** TEXTE FOURNI **
++++
Comme au match aller, Anderlecht ne doit pas craindre Dalibor Veselinovic, celui qui a marqué la rencontre de Coupe entre Courtrai et le Beerschot de son empreinte. L’attaquant serbe, prêté au KVK , ne peut pas affronter son employeur. C’est ce qui a été stipulé contractuellement.

C’est le Standard de d’Onofrio qui avait lancé cette mode. Benteke (Malines), Traore (Zulte-Waregem), Gershon (Courtrai) et Mbuyi-Mutombo (St-Trond) n’avaient pas pu affronter les Rouches .

Dès cette saison (du moins, dès la fin du mercato d’été), Anderlecht a suivi l’exemple du Standard, sur l’avis de son conseil des joueurs. “Nous avons constaté que nos joueurs prêtés jouent deux matches de leur vie par saison, et c’est contre nous”, souffle Van Holsbeeck. “Désormais plus aucun joueur prêté n’a l’autorisation de jouer contre Anderlecht. De plus, il s’agit souvent d’éléments dont nous prenons en charge une grande partie du salaire.”
++++
** DONNÉES FOURNIES **
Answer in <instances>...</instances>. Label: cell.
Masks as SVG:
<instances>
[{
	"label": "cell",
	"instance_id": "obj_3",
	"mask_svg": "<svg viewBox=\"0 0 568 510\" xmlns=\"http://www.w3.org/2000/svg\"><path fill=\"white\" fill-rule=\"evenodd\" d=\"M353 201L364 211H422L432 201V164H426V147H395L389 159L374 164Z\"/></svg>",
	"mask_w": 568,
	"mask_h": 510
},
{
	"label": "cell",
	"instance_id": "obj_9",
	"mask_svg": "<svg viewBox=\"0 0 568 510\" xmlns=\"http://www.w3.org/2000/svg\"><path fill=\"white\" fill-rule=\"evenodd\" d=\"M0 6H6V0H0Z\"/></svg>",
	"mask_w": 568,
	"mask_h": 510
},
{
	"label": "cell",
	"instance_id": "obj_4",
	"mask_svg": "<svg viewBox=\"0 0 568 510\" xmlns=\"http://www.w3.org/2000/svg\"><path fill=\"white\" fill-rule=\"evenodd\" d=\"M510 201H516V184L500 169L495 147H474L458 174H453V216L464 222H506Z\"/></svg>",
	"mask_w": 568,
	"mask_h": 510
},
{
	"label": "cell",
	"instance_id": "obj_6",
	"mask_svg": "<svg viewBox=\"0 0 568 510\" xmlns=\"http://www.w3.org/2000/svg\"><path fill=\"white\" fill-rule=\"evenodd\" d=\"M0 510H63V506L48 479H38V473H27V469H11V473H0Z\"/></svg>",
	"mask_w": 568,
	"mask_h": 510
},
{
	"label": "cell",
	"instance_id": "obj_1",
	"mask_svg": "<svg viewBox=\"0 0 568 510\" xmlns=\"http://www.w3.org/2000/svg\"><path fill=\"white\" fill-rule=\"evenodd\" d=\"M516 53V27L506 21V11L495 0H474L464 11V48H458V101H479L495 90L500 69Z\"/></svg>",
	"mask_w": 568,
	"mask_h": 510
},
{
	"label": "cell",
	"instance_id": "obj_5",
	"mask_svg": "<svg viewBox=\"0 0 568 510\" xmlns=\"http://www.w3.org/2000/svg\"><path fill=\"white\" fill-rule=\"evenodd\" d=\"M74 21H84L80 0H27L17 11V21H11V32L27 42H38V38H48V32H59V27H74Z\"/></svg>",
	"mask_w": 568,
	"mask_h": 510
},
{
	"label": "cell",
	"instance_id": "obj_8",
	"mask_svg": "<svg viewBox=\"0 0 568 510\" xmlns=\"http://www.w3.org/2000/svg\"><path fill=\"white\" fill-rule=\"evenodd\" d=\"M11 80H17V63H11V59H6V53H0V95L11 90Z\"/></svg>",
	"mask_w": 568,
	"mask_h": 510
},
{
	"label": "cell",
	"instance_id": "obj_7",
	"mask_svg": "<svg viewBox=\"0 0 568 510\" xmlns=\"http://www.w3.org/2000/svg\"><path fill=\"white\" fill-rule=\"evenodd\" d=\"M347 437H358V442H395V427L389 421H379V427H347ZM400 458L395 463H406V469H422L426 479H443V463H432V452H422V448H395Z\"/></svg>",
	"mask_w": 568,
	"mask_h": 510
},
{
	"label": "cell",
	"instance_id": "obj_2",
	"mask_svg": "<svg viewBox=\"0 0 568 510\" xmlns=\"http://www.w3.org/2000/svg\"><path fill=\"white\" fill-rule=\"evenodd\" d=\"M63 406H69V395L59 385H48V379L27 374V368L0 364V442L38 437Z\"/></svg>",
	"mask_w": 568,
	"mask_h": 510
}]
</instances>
++++
** CONSIGNE A **
Dans l'article sur les joueurs prêtés, reformulez sous forme de liste le paragraphe qui commence par « Dès cette saison ». Conservez-en les faits principaux.
** CONSIGNE B **
Reprenez l'article sur les joueurs prêtés après sa dernière phrase et poursuivez-le.

** RÉPONSE ATTENDUE A **
- Depuis la fin du mercato d'été de cette saison, Anderlecht suit l'exemple du Standard, sur l'avis de son conseil des joueurs.
- D'après Van Holsbeeck, les joueurs prêtés par le club disputent les deux matches de leur vie chaque saison, et c'est contre Anderlecht.
- Désormais, aucun joueur prêté n'a le droit de jouer contre Anderlecht.
- Le club paie souvent une grande partie du salaire de ces joueurs.

** RÉPONSE ATTENDUE B **
Comme Diandy (OHL), Garcia-Calvete (St-Trond et entre-temps De Graafschap), Pablo Chavarria a eu de la chance. Au moment d’accepter le prêt à Courtrai, Anderlecht n’avait pas encore édicté sa règle.

Mais qui donc sont ces joueurs prêtés qui ont tué leur Anderlecht ? La saison dernière, Iakovenko avait inscrit un penalty pour Westerlo (2-0), et Reynaldo était l’homme de l’assist à Iachtchouk lors de Cercle – RSCA (1-0). Losada (Charleroi), Bernardez (Lierse) ou Chavarria (Eupen) , quant à eux, n’avaient pas brillé.

Ariël Jacobs a une autre solution. “Si la Ligue Pro interdit aux joueurs prêtés d’affronter leur club d’origine, comme c’est le cas au Portugal, tout sera résolu. Il n’y a pas encore eu de polémique suite à une erreur de l’un ou l’autre joueur, mais quand ce sera le cas, on va commencer à crier au scandale.”